In one of the earlier scenes of this documentary, the famous story of Imam al-Ghazali was told:
"There is a very instructive story about one of the greatest of the Islamic scholars, Al-Ghazali, who lived in the tenth century. He had been to the great university of Ray in Persia and, in his four years in the university, he had studied all the courses - philosophy, metaphysics, mathematics - and everything that could be learnt there. He was on his way back to his native town, hoping to make a career for himself, and, being a poor student, he attached himself - as an individual traveller would have had to do - to a caravan. As they were travelling along, a set of Bedouins attacked the caravan and robbed them of everything. Al-Ghazali had kept all his course notes in a little leather bag which was about all he had, and they took that too. So he went to the Bedouin chief, caught his stirrups and begged him to return this bag, saying that it was of no use to the Bedouins who could not read and that it was the fruit of his four-year learning at the university. The Bedouin cheif threw the bag at him and said, 'I thought you went to the university to learn, not to take notes.' Al-Ghazali was very struck with this and went back to the university for a further four years, taking no notes at all but really thinking about it all to such good purpose that he became the leading philosopher."
Herein lies a lesson for us: to understand the purpose of knowledge. The last few entries I have made were directly related to the importance of knowledge. But, knowledge in itself is not the end, it is the means to an end. Similar stories as al-Ghazali, such as of Rumi, are also known to us. The obvious follow-up question is therefore: what is this end?
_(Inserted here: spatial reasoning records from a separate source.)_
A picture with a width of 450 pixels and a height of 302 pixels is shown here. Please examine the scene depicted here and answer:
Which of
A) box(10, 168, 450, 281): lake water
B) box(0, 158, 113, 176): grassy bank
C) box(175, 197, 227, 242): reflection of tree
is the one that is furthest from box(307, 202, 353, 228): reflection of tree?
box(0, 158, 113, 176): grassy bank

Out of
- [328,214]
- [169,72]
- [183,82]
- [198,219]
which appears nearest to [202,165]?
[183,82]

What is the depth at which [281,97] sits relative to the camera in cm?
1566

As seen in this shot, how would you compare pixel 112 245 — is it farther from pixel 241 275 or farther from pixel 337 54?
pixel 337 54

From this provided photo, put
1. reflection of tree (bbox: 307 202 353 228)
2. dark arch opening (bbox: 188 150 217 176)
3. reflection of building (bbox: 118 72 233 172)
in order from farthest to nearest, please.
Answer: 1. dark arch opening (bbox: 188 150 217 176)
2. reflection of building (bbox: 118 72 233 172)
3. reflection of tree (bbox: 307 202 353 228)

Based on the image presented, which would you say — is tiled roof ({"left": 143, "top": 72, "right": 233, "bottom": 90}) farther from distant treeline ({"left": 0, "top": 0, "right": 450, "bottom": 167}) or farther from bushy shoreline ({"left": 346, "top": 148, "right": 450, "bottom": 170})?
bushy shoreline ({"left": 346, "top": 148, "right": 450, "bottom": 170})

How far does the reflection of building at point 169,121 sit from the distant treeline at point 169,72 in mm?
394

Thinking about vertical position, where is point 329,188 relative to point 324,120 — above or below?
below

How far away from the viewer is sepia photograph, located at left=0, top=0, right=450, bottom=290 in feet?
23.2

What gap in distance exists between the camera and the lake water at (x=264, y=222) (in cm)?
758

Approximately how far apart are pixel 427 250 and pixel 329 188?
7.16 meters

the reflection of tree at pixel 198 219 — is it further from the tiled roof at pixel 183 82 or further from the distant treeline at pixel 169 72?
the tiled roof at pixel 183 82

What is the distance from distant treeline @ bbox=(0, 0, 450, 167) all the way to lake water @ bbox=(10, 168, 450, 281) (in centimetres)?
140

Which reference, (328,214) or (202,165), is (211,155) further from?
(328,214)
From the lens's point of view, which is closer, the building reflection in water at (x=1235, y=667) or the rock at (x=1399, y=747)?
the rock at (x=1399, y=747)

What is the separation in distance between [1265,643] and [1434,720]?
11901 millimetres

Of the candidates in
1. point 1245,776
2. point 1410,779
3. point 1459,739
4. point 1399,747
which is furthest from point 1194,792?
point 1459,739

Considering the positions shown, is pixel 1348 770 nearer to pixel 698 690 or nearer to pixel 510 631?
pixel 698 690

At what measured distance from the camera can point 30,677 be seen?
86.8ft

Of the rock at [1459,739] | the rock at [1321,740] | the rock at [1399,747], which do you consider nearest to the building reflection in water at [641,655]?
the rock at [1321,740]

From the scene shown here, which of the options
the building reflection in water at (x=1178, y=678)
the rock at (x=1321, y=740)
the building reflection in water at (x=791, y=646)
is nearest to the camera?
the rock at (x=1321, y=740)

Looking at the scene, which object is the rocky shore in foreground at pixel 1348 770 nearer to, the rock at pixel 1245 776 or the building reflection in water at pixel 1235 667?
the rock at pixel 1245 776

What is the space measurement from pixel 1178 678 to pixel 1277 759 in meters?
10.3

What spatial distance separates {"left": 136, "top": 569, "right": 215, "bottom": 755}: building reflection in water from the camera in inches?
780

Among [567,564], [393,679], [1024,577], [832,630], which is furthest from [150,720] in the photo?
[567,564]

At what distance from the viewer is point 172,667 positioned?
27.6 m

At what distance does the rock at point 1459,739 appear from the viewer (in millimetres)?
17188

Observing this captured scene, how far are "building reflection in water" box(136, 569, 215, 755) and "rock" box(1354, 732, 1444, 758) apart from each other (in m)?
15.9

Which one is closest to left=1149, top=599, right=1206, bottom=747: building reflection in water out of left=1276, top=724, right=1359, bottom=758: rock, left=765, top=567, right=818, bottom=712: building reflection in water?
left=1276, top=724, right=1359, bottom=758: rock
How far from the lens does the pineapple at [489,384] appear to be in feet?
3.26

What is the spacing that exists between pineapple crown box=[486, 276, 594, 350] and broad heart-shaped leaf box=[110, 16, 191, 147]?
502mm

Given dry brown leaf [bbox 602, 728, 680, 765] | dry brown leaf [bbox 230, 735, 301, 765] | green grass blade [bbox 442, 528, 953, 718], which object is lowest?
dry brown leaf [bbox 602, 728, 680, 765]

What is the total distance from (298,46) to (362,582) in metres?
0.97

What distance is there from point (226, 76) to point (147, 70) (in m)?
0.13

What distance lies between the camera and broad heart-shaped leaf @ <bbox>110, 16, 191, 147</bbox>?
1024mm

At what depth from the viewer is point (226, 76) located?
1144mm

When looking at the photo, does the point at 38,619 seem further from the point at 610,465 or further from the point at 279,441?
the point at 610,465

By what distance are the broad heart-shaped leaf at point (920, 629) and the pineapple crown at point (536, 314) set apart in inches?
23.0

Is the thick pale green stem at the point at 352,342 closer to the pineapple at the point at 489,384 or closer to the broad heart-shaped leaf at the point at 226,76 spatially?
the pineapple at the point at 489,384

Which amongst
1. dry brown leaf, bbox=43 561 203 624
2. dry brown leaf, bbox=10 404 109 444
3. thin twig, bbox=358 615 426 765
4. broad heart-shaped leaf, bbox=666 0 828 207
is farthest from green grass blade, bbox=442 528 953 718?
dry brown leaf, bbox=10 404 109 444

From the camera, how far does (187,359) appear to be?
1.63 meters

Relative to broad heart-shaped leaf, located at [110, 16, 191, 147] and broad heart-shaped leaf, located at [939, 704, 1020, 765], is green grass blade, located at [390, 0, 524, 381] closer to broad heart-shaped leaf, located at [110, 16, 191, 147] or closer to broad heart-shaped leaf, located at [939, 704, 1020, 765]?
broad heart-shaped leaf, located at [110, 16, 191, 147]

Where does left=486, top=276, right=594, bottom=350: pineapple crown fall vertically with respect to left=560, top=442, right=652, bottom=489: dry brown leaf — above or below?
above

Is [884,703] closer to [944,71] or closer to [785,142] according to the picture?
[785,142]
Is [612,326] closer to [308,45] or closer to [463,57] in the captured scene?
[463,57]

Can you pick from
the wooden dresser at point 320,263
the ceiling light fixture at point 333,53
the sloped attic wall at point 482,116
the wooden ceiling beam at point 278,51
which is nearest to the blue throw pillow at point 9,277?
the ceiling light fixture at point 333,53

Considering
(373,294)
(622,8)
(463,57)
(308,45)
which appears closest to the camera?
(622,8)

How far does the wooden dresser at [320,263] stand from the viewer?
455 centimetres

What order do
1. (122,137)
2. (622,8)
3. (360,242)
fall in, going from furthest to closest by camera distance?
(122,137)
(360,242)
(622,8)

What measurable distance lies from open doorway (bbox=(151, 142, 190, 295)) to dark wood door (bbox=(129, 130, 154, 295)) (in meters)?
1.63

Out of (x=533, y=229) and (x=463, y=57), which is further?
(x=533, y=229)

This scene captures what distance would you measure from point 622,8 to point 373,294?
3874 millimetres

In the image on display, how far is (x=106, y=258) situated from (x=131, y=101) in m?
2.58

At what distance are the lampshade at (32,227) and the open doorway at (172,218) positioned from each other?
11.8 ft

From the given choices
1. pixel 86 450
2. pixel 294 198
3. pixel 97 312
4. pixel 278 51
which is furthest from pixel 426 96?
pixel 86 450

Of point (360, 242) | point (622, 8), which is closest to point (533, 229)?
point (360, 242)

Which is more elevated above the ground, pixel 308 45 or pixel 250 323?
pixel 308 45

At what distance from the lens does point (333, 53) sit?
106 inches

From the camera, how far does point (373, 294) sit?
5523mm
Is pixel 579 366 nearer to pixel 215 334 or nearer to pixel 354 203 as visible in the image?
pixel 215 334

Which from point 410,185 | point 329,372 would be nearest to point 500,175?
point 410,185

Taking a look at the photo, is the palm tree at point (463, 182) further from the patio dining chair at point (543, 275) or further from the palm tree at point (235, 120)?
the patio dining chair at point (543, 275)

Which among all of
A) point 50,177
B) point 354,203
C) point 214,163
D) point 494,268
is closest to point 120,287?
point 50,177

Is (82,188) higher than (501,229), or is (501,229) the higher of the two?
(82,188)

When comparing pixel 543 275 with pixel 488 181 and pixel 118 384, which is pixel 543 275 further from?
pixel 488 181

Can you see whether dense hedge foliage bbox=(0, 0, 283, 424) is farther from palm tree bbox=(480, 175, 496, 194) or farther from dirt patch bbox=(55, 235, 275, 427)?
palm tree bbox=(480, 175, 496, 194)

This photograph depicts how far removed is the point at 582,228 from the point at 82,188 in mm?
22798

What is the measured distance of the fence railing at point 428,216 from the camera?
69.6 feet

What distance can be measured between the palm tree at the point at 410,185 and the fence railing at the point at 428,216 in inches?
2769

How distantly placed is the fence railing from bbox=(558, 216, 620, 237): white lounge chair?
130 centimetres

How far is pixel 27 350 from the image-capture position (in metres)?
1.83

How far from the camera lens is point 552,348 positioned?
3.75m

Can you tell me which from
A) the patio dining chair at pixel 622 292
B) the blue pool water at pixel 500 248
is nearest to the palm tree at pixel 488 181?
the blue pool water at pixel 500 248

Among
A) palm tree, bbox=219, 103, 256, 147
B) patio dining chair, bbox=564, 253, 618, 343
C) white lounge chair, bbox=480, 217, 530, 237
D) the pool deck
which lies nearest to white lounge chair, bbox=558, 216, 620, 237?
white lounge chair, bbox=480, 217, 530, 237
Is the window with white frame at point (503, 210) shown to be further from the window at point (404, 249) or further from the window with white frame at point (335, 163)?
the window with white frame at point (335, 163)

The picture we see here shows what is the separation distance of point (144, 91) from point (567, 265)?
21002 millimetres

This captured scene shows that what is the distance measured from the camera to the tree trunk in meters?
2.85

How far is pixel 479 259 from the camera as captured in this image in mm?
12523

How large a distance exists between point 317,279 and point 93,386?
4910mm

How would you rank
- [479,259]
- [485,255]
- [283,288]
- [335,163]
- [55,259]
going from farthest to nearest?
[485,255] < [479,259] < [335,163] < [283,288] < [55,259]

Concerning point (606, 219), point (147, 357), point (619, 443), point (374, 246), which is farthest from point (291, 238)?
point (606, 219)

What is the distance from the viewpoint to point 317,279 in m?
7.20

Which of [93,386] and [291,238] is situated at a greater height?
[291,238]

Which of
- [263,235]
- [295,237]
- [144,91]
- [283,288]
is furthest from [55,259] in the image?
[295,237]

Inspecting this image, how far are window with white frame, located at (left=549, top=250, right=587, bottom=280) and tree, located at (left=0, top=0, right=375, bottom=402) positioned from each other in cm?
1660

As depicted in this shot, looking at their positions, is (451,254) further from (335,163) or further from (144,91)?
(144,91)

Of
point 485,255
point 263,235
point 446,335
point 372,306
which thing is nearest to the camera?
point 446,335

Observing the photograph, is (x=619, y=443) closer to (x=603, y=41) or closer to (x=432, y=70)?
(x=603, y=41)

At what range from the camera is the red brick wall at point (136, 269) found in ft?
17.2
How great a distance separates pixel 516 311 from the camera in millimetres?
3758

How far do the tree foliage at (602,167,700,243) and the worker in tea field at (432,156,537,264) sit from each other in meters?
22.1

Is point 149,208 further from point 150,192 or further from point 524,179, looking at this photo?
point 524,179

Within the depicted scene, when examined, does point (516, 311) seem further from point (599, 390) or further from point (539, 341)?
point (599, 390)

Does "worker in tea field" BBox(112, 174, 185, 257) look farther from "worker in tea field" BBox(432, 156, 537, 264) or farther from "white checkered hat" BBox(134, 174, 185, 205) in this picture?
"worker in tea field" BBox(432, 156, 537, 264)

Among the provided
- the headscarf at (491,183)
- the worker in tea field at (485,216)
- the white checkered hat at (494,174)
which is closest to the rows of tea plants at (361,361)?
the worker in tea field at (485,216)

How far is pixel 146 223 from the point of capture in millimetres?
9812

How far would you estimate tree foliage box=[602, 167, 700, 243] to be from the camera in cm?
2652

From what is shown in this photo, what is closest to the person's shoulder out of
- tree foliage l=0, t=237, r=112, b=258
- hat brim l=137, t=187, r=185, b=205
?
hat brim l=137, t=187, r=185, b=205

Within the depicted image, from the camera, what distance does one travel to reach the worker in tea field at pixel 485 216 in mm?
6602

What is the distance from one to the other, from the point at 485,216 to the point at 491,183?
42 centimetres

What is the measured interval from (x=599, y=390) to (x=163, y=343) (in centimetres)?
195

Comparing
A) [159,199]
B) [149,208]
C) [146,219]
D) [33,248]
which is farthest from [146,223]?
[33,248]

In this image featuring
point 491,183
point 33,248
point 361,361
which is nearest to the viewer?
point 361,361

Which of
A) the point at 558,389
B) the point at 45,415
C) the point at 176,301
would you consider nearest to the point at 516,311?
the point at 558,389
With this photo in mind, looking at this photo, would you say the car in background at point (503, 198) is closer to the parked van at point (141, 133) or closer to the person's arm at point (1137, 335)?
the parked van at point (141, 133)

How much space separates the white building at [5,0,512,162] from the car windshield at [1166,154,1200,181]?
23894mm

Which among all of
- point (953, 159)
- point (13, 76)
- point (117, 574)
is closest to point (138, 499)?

To me, it is towards knowing the Unknown - ie, God. Admittedly, it is not possible for us to completely understand Him, as our faculties are limited in nature. But, as we have philosophized on this matter earlier, it aids us in our journey towards reaching Him. Knowing Him allows us to know ourselves, to know our challenges ahead, to know our relationship with Him, to know of His other creations - to know how we manouvre and keep ourselves on track towards returning to Him. That knowledge is our 'friend' in our journey - it is the Light showing us the way out of a dark tunnel.
We kept mentioning that our life is a journey. But what is that 'journey' that we spoke of? Indeed, it is the return to our fitrah - and that is to return to Him, in the original purpose of the story of our creation. In a philosophical sense, it is to return to where we came from, before the Fall. In a practical sense, it is simply to return Home from where we came from.
There are many ways to decipher al-Ghazali's The Alchemist of Happiness. But to me, the simplest way is to appreciate all that he wrote as the tools which we need to facilitate our return journey Home.
And again, therein lies his genius: all of us are making this return journey Home whether we realise it or not, but most of us are not equipped with the appropriate provisions to go Home. Al-Ghazali managed to capture this spirit simply and left his legacies through his works. In this troubled times that we live, al-Ghazali understood that a prepared slave of The Almighty, with sufficient provisions to make his way Home, is a happy, peaceful and confident slave. To many, being a slave is degrading. To those who know, it is an honour.
To me, that makes al-Ghazali, amongst many other things and accolades attributed to him, a true alchemist of happiness. And we don't have to think very much of the position of a happy slave in the eyes of the One Who Creates.